While his father dickered for lunch, he allowed his gaze to wander to the small woman weaving a monkey basket in front of the doorway to the hovel. A tiny, dark gem, her startling blue eyes met his and swiftly dropped then darted towards her father, looking to see if he had seen. Those eyes, set in that broad brown face, captivated him. Concentrating on her work, she whetted her lips, her tongue flicking in time with her dancing fingers. She had finished the bottom of the basket and had begun forming the sides, leaving wide gaps between the stems.
He walked directly through the shop and approached the girl.
"What are you making?"
She stopped, shocked that he would talk to her, her jaw open and twitching as she tried to answer. "Ah... it is a monkey basket." she stammered. He was so beautiful, smooth skin and straight white teeth, smelling like water flowers.
"What is it for?" At close range, he could see the scars on her hands from too many years of basket making, the tips of her fingers bloody and raw from a childhood of pushing the rough fibers back-and forth.
"We use them to catch the monkeys."
"A monkey couldn't fit in that basket!"
She could not stop herself from laughing at his foolishness. "No, no need for the whole monkey to get inside, only his hand." She reached behind the door and pulled out a finished basket. Tightly woven across the bottom and then up the neck-like opening, the weave is open around the middle "You see, we put a piece of fruit, a mango or banana, into the basket and tie it in a tree. The monkeys come by and see the fruit. They put their hand in the opening and grab the fruit and when they try to remove the fruit..." He had reached into the basket and formed his hand into a fist. Attempting to pull his hand out he found the neck too tight.
"Ah, you have found the secret of the trap."
"Why do they not just let go of the fruit and escape?" He rubbed at the skin of his wrist where the new basket had scraped it.

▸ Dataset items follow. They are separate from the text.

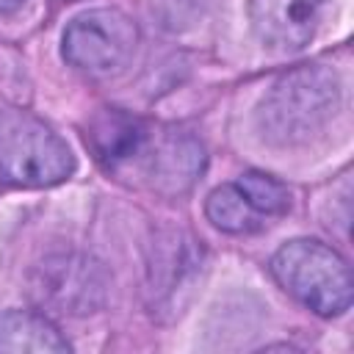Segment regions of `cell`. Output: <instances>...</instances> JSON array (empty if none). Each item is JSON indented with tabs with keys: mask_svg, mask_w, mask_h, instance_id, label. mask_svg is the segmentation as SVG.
I'll return each instance as SVG.
<instances>
[{
	"mask_svg": "<svg viewBox=\"0 0 354 354\" xmlns=\"http://www.w3.org/2000/svg\"><path fill=\"white\" fill-rule=\"evenodd\" d=\"M340 105V80L324 64L285 72L260 100L257 127L268 144L296 147L321 133Z\"/></svg>",
	"mask_w": 354,
	"mask_h": 354,
	"instance_id": "obj_1",
	"label": "cell"
},
{
	"mask_svg": "<svg viewBox=\"0 0 354 354\" xmlns=\"http://www.w3.org/2000/svg\"><path fill=\"white\" fill-rule=\"evenodd\" d=\"M271 274L282 290L321 318L343 315L354 299V279L346 257L324 241L293 238L271 257Z\"/></svg>",
	"mask_w": 354,
	"mask_h": 354,
	"instance_id": "obj_2",
	"label": "cell"
},
{
	"mask_svg": "<svg viewBox=\"0 0 354 354\" xmlns=\"http://www.w3.org/2000/svg\"><path fill=\"white\" fill-rule=\"evenodd\" d=\"M69 144L28 111H0V180L17 188H50L75 174Z\"/></svg>",
	"mask_w": 354,
	"mask_h": 354,
	"instance_id": "obj_3",
	"label": "cell"
},
{
	"mask_svg": "<svg viewBox=\"0 0 354 354\" xmlns=\"http://www.w3.org/2000/svg\"><path fill=\"white\" fill-rule=\"evenodd\" d=\"M138 39L136 19L122 8H88L66 22L61 53L69 66L94 77H108L133 61Z\"/></svg>",
	"mask_w": 354,
	"mask_h": 354,
	"instance_id": "obj_4",
	"label": "cell"
},
{
	"mask_svg": "<svg viewBox=\"0 0 354 354\" xmlns=\"http://www.w3.org/2000/svg\"><path fill=\"white\" fill-rule=\"evenodd\" d=\"M141 177L144 185L163 196L185 194L205 171V147L191 136L180 130H149L147 144L141 147L138 158L124 174Z\"/></svg>",
	"mask_w": 354,
	"mask_h": 354,
	"instance_id": "obj_5",
	"label": "cell"
},
{
	"mask_svg": "<svg viewBox=\"0 0 354 354\" xmlns=\"http://www.w3.org/2000/svg\"><path fill=\"white\" fill-rule=\"evenodd\" d=\"M329 14V0H249V19L257 39L279 53L307 47Z\"/></svg>",
	"mask_w": 354,
	"mask_h": 354,
	"instance_id": "obj_6",
	"label": "cell"
},
{
	"mask_svg": "<svg viewBox=\"0 0 354 354\" xmlns=\"http://www.w3.org/2000/svg\"><path fill=\"white\" fill-rule=\"evenodd\" d=\"M149 130L152 127L138 116L119 108H100L86 124V144L105 169L124 174L147 144Z\"/></svg>",
	"mask_w": 354,
	"mask_h": 354,
	"instance_id": "obj_7",
	"label": "cell"
},
{
	"mask_svg": "<svg viewBox=\"0 0 354 354\" xmlns=\"http://www.w3.org/2000/svg\"><path fill=\"white\" fill-rule=\"evenodd\" d=\"M69 348V340L50 318L30 310L0 313V354H64Z\"/></svg>",
	"mask_w": 354,
	"mask_h": 354,
	"instance_id": "obj_8",
	"label": "cell"
},
{
	"mask_svg": "<svg viewBox=\"0 0 354 354\" xmlns=\"http://www.w3.org/2000/svg\"><path fill=\"white\" fill-rule=\"evenodd\" d=\"M205 216L216 230L230 232V235H249V232L263 230L266 224V218L246 202V196L241 194L235 183H224L207 194Z\"/></svg>",
	"mask_w": 354,
	"mask_h": 354,
	"instance_id": "obj_9",
	"label": "cell"
},
{
	"mask_svg": "<svg viewBox=\"0 0 354 354\" xmlns=\"http://www.w3.org/2000/svg\"><path fill=\"white\" fill-rule=\"evenodd\" d=\"M235 185L241 188V194L246 196V202L263 218L285 216L288 207H290V191L279 180H274L271 174H266V171H246V174L238 177Z\"/></svg>",
	"mask_w": 354,
	"mask_h": 354,
	"instance_id": "obj_10",
	"label": "cell"
},
{
	"mask_svg": "<svg viewBox=\"0 0 354 354\" xmlns=\"http://www.w3.org/2000/svg\"><path fill=\"white\" fill-rule=\"evenodd\" d=\"M22 6H25V0H0V14H14Z\"/></svg>",
	"mask_w": 354,
	"mask_h": 354,
	"instance_id": "obj_11",
	"label": "cell"
}]
</instances>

"Because the monkey is the greediest animal in the forest. He will not let go of the prize for fear that one of the other monkeys will steal it." The girl smiled, showing small white teeth.
"But he cannot eat the fruit, he cannot even get it out of the basket!" Thinking that the peasant girl was making fun of him, the boy became irate. She admired the fire in his eyes.

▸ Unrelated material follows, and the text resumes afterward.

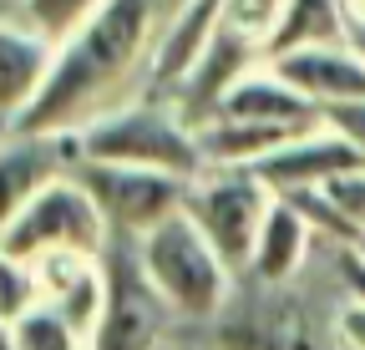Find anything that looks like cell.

"Yes, that is true, but he does not believe it to be so. He keeps trying to find a way to get the fruit out, without letting it go." Shaking the confusion off his face, he set his jaw stubbornly and squared his shoulders.

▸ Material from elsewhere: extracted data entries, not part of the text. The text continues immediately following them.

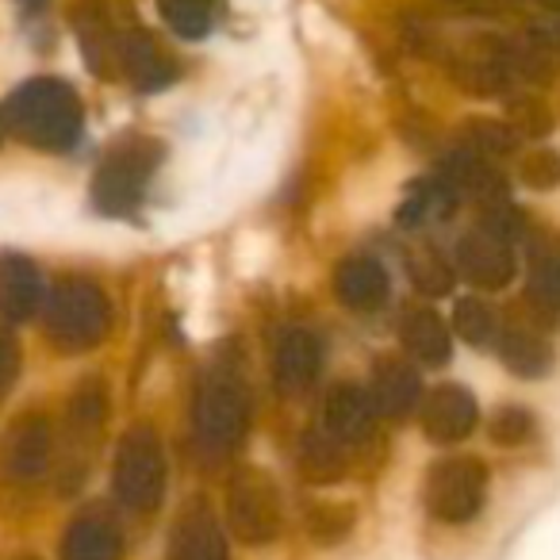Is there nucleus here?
Here are the masks:
<instances>
[{
  "instance_id": "1",
  "label": "nucleus",
  "mask_w": 560,
  "mask_h": 560,
  "mask_svg": "<svg viewBox=\"0 0 560 560\" xmlns=\"http://www.w3.org/2000/svg\"><path fill=\"white\" fill-rule=\"evenodd\" d=\"M0 119L24 147L62 154L81 142L85 131V104L78 89L62 78H32L16 85L0 108Z\"/></svg>"
},
{
  "instance_id": "2",
  "label": "nucleus",
  "mask_w": 560,
  "mask_h": 560,
  "mask_svg": "<svg viewBox=\"0 0 560 560\" xmlns=\"http://www.w3.org/2000/svg\"><path fill=\"white\" fill-rule=\"evenodd\" d=\"M47 338L62 353H89L108 338L112 330V300L108 292L89 277H66L47 300Z\"/></svg>"
},
{
  "instance_id": "3",
  "label": "nucleus",
  "mask_w": 560,
  "mask_h": 560,
  "mask_svg": "<svg viewBox=\"0 0 560 560\" xmlns=\"http://www.w3.org/2000/svg\"><path fill=\"white\" fill-rule=\"evenodd\" d=\"M165 147L150 135H127L101 158L93 177V208L101 215H127L142 203Z\"/></svg>"
},
{
  "instance_id": "4",
  "label": "nucleus",
  "mask_w": 560,
  "mask_h": 560,
  "mask_svg": "<svg viewBox=\"0 0 560 560\" xmlns=\"http://www.w3.org/2000/svg\"><path fill=\"white\" fill-rule=\"evenodd\" d=\"M112 491L116 503L131 514H150L165 499V453L154 427L139 422L119 438L116 460H112Z\"/></svg>"
},
{
  "instance_id": "5",
  "label": "nucleus",
  "mask_w": 560,
  "mask_h": 560,
  "mask_svg": "<svg viewBox=\"0 0 560 560\" xmlns=\"http://www.w3.org/2000/svg\"><path fill=\"white\" fill-rule=\"evenodd\" d=\"M488 483V465L480 457H472V453H457V457L430 465L427 483H422V503L438 522L460 526V522H472L483 511Z\"/></svg>"
},
{
  "instance_id": "6",
  "label": "nucleus",
  "mask_w": 560,
  "mask_h": 560,
  "mask_svg": "<svg viewBox=\"0 0 560 560\" xmlns=\"http://www.w3.org/2000/svg\"><path fill=\"white\" fill-rule=\"evenodd\" d=\"M135 27L139 24L119 0H78L73 9V32H78L85 66L104 81H119V62Z\"/></svg>"
},
{
  "instance_id": "7",
  "label": "nucleus",
  "mask_w": 560,
  "mask_h": 560,
  "mask_svg": "<svg viewBox=\"0 0 560 560\" xmlns=\"http://www.w3.org/2000/svg\"><path fill=\"white\" fill-rule=\"evenodd\" d=\"M226 522L242 545H269L284 529L280 488L261 468H242L226 483Z\"/></svg>"
},
{
  "instance_id": "8",
  "label": "nucleus",
  "mask_w": 560,
  "mask_h": 560,
  "mask_svg": "<svg viewBox=\"0 0 560 560\" xmlns=\"http://www.w3.org/2000/svg\"><path fill=\"white\" fill-rule=\"evenodd\" d=\"M249 422V404L242 388L226 376H208L200 381L192 396V430L196 442L211 453H231L242 442Z\"/></svg>"
},
{
  "instance_id": "9",
  "label": "nucleus",
  "mask_w": 560,
  "mask_h": 560,
  "mask_svg": "<svg viewBox=\"0 0 560 560\" xmlns=\"http://www.w3.org/2000/svg\"><path fill=\"white\" fill-rule=\"evenodd\" d=\"M55 460V427L43 415H20L0 445V476L12 483H32Z\"/></svg>"
},
{
  "instance_id": "10",
  "label": "nucleus",
  "mask_w": 560,
  "mask_h": 560,
  "mask_svg": "<svg viewBox=\"0 0 560 560\" xmlns=\"http://www.w3.org/2000/svg\"><path fill=\"white\" fill-rule=\"evenodd\" d=\"M457 272L472 284V289H483V292H499L506 289L514 280V272H518V257H514V242L499 238V234L483 231V226H476V231L460 234L457 242Z\"/></svg>"
},
{
  "instance_id": "11",
  "label": "nucleus",
  "mask_w": 560,
  "mask_h": 560,
  "mask_svg": "<svg viewBox=\"0 0 560 560\" xmlns=\"http://www.w3.org/2000/svg\"><path fill=\"white\" fill-rule=\"evenodd\" d=\"M480 422V404L465 384H438L422 396L419 427L434 445H457Z\"/></svg>"
},
{
  "instance_id": "12",
  "label": "nucleus",
  "mask_w": 560,
  "mask_h": 560,
  "mask_svg": "<svg viewBox=\"0 0 560 560\" xmlns=\"http://www.w3.org/2000/svg\"><path fill=\"white\" fill-rule=\"evenodd\" d=\"M104 419H108V388H104L101 376H85V381L73 388L70 404H66V442H70V476L73 488L81 480V465L85 457L81 453L93 450V442L101 438Z\"/></svg>"
},
{
  "instance_id": "13",
  "label": "nucleus",
  "mask_w": 560,
  "mask_h": 560,
  "mask_svg": "<svg viewBox=\"0 0 560 560\" xmlns=\"http://www.w3.org/2000/svg\"><path fill=\"white\" fill-rule=\"evenodd\" d=\"M330 284H335L338 304H346L350 312H376V307L388 300V289H392L388 269H384L381 257H373V254H346L342 261H338Z\"/></svg>"
},
{
  "instance_id": "14",
  "label": "nucleus",
  "mask_w": 560,
  "mask_h": 560,
  "mask_svg": "<svg viewBox=\"0 0 560 560\" xmlns=\"http://www.w3.org/2000/svg\"><path fill=\"white\" fill-rule=\"evenodd\" d=\"M323 373V342L312 330L296 327L280 338L277 358H272V376H277L280 396H304L315 388Z\"/></svg>"
},
{
  "instance_id": "15",
  "label": "nucleus",
  "mask_w": 560,
  "mask_h": 560,
  "mask_svg": "<svg viewBox=\"0 0 560 560\" xmlns=\"http://www.w3.org/2000/svg\"><path fill=\"white\" fill-rule=\"evenodd\" d=\"M43 272L27 254H0V315L9 323H27L43 307Z\"/></svg>"
},
{
  "instance_id": "16",
  "label": "nucleus",
  "mask_w": 560,
  "mask_h": 560,
  "mask_svg": "<svg viewBox=\"0 0 560 560\" xmlns=\"http://www.w3.org/2000/svg\"><path fill=\"white\" fill-rule=\"evenodd\" d=\"M62 560H124V534L112 511L85 506L78 518L66 526Z\"/></svg>"
},
{
  "instance_id": "17",
  "label": "nucleus",
  "mask_w": 560,
  "mask_h": 560,
  "mask_svg": "<svg viewBox=\"0 0 560 560\" xmlns=\"http://www.w3.org/2000/svg\"><path fill=\"white\" fill-rule=\"evenodd\" d=\"M373 404H376V415L384 419H407L411 411H419L422 404V376L411 361L404 358H381L373 365Z\"/></svg>"
},
{
  "instance_id": "18",
  "label": "nucleus",
  "mask_w": 560,
  "mask_h": 560,
  "mask_svg": "<svg viewBox=\"0 0 560 560\" xmlns=\"http://www.w3.org/2000/svg\"><path fill=\"white\" fill-rule=\"evenodd\" d=\"M119 78L135 85L139 93H162L165 85L177 81V62L158 47V39L147 27H135L131 39L124 47V62H119Z\"/></svg>"
},
{
  "instance_id": "19",
  "label": "nucleus",
  "mask_w": 560,
  "mask_h": 560,
  "mask_svg": "<svg viewBox=\"0 0 560 560\" xmlns=\"http://www.w3.org/2000/svg\"><path fill=\"white\" fill-rule=\"evenodd\" d=\"M373 419H376V404L369 388H361V384H338V388H330L323 430H327L335 442H342V445L365 442V438L373 434Z\"/></svg>"
},
{
  "instance_id": "20",
  "label": "nucleus",
  "mask_w": 560,
  "mask_h": 560,
  "mask_svg": "<svg viewBox=\"0 0 560 560\" xmlns=\"http://www.w3.org/2000/svg\"><path fill=\"white\" fill-rule=\"evenodd\" d=\"M165 560H231L226 537L208 506H192L177 518Z\"/></svg>"
},
{
  "instance_id": "21",
  "label": "nucleus",
  "mask_w": 560,
  "mask_h": 560,
  "mask_svg": "<svg viewBox=\"0 0 560 560\" xmlns=\"http://www.w3.org/2000/svg\"><path fill=\"white\" fill-rule=\"evenodd\" d=\"M495 353L503 361L506 373L522 376V381H541L557 365V350L541 338L534 327H506L495 335Z\"/></svg>"
},
{
  "instance_id": "22",
  "label": "nucleus",
  "mask_w": 560,
  "mask_h": 560,
  "mask_svg": "<svg viewBox=\"0 0 560 560\" xmlns=\"http://www.w3.org/2000/svg\"><path fill=\"white\" fill-rule=\"evenodd\" d=\"M399 338H404V350L411 353L419 365L442 369L453 358V335L445 327V319L430 307H411L399 323Z\"/></svg>"
},
{
  "instance_id": "23",
  "label": "nucleus",
  "mask_w": 560,
  "mask_h": 560,
  "mask_svg": "<svg viewBox=\"0 0 560 560\" xmlns=\"http://www.w3.org/2000/svg\"><path fill=\"white\" fill-rule=\"evenodd\" d=\"M158 12L170 24V32H177L180 39L196 43L208 39L226 16L223 0H158Z\"/></svg>"
},
{
  "instance_id": "24",
  "label": "nucleus",
  "mask_w": 560,
  "mask_h": 560,
  "mask_svg": "<svg viewBox=\"0 0 560 560\" xmlns=\"http://www.w3.org/2000/svg\"><path fill=\"white\" fill-rule=\"evenodd\" d=\"M296 465L307 483H335L346 476V445L335 442L327 430H307L300 438Z\"/></svg>"
},
{
  "instance_id": "25",
  "label": "nucleus",
  "mask_w": 560,
  "mask_h": 560,
  "mask_svg": "<svg viewBox=\"0 0 560 560\" xmlns=\"http://www.w3.org/2000/svg\"><path fill=\"white\" fill-rule=\"evenodd\" d=\"M526 296L560 315V246H557V234H552V238L529 242Z\"/></svg>"
},
{
  "instance_id": "26",
  "label": "nucleus",
  "mask_w": 560,
  "mask_h": 560,
  "mask_svg": "<svg viewBox=\"0 0 560 560\" xmlns=\"http://www.w3.org/2000/svg\"><path fill=\"white\" fill-rule=\"evenodd\" d=\"M358 526V506L353 503H335V499H315L304 514V529L315 545H342Z\"/></svg>"
},
{
  "instance_id": "27",
  "label": "nucleus",
  "mask_w": 560,
  "mask_h": 560,
  "mask_svg": "<svg viewBox=\"0 0 560 560\" xmlns=\"http://www.w3.org/2000/svg\"><path fill=\"white\" fill-rule=\"evenodd\" d=\"M453 330H457V338L468 346H495V335H499L495 307H488L480 296H460L457 304H453Z\"/></svg>"
},
{
  "instance_id": "28",
  "label": "nucleus",
  "mask_w": 560,
  "mask_h": 560,
  "mask_svg": "<svg viewBox=\"0 0 560 560\" xmlns=\"http://www.w3.org/2000/svg\"><path fill=\"white\" fill-rule=\"evenodd\" d=\"M537 419L526 404H499L488 419V438L499 445V450H518L534 438Z\"/></svg>"
},
{
  "instance_id": "29",
  "label": "nucleus",
  "mask_w": 560,
  "mask_h": 560,
  "mask_svg": "<svg viewBox=\"0 0 560 560\" xmlns=\"http://www.w3.org/2000/svg\"><path fill=\"white\" fill-rule=\"evenodd\" d=\"M460 139H465L468 150H476L483 158H511L518 150L522 135L503 119H468Z\"/></svg>"
},
{
  "instance_id": "30",
  "label": "nucleus",
  "mask_w": 560,
  "mask_h": 560,
  "mask_svg": "<svg viewBox=\"0 0 560 560\" xmlns=\"http://www.w3.org/2000/svg\"><path fill=\"white\" fill-rule=\"evenodd\" d=\"M407 272H411V284L422 292V296H445V292L457 284V265H450L442 254L434 249H422L407 261Z\"/></svg>"
},
{
  "instance_id": "31",
  "label": "nucleus",
  "mask_w": 560,
  "mask_h": 560,
  "mask_svg": "<svg viewBox=\"0 0 560 560\" xmlns=\"http://www.w3.org/2000/svg\"><path fill=\"white\" fill-rule=\"evenodd\" d=\"M506 112H511V119H506V124H511L514 131L522 135V139H545V135L552 131L549 104L537 101V96H514Z\"/></svg>"
},
{
  "instance_id": "32",
  "label": "nucleus",
  "mask_w": 560,
  "mask_h": 560,
  "mask_svg": "<svg viewBox=\"0 0 560 560\" xmlns=\"http://www.w3.org/2000/svg\"><path fill=\"white\" fill-rule=\"evenodd\" d=\"M518 177H522V185L534 188V192H552V188H560V150L541 147V150H534V154H526L518 165Z\"/></svg>"
},
{
  "instance_id": "33",
  "label": "nucleus",
  "mask_w": 560,
  "mask_h": 560,
  "mask_svg": "<svg viewBox=\"0 0 560 560\" xmlns=\"http://www.w3.org/2000/svg\"><path fill=\"white\" fill-rule=\"evenodd\" d=\"M16 376H20V342L12 338V330L0 327V404L16 388Z\"/></svg>"
},
{
  "instance_id": "34",
  "label": "nucleus",
  "mask_w": 560,
  "mask_h": 560,
  "mask_svg": "<svg viewBox=\"0 0 560 560\" xmlns=\"http://www.w3.org/2000/svg\"><path fill=\"white\" fill-rule=\"evenodd\" d=\"M534 39L541 43L545 50H557V55H560V12H552L549 20H537Z\"/></svg>"
},
{
  "instance_id": "35",
  "label": "nucleus",
  "mask_w": 560,
  "mask_h": 560,
  "mask_svg": "<svg viewBox=\"0 0 560 560\" xmlns=\"http://www.w3.org/2000/svg\"><path fill=\"white\" fill-rule=\"evenodd\" d=\"M541 4H549L552 12H560V0H541Z\"/></svg>"
},
{
  "instance_id": "36",
  "label": "nucleus",
  "mask_w": 560,
  "mask_h": 560,
  "mask_svg": "<svg viewBox=\"0 0 560 560\" xmlns=\"http://www.w3.org/2000/svg\"><path fill=\"white\" fill-rule=\"evenodd\" d=\"M0 135H4V119H0Z\"/></svg>"
},
{
  "instance_id": "37",
  "label": "nucleus",
  "mask_w": 560,
  "mask_h": 560,
  "mask_svg": "<svg viewBox=\"0 0 560 560\" xmlns=\"http://www.w3.org/2000/svg\"><path fill=\"white\" fill-rule=\"evenodd\" d=\"M20 560H35V557H20Z\"/></svg>"
},
{
  "instance_id": "38",
  "label": "nucleus",
  "mask_w": 560,
  "mask_h": 560,
  "mask_svg": "<svg viewBox=\"0 0 560 560\" xmlns=\"http://www.w3.org/2000/svg\"><path fill=\"white\" fill-rule=\"evenodd\" d=\"M557 246H560V234H557Z\"/></svg>"
},
{
  "instance_id": "39",
  "label": "nucleus",
  "mask_w": 560,
  "mask_h": 560,
  "mask_svg": "<svg viewBox=\"0 0 560 560\" xmlns=\"http://www.w3.org/2000/svg\"><path fill=\"white\" fill-rule=\"evenodd\" d=\"M32 4H35V0H32Z\"/></svg>"
}]
</instances>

" The hunters come up and club the monkeys and then have to pry the fruit out of their hands to get them out of the trap." She finished.
He looked at the stick of meat his father had handed him and winced. "That is silly. All he has to do is let go and he is free to gather all the other fruit. Why would he hold on like that?"
She smiled sadly, "The fruit in his hand is real, all the other fruit is not."
The city father called to his son and the boy returned to his side. Stopping to check the packs of meat, the beautiful boy turned and waved to the peasant girl, then ran to catch his father.
As they walked down the path towards the city, the girl returned to her weaving, sore fingers picking up speed.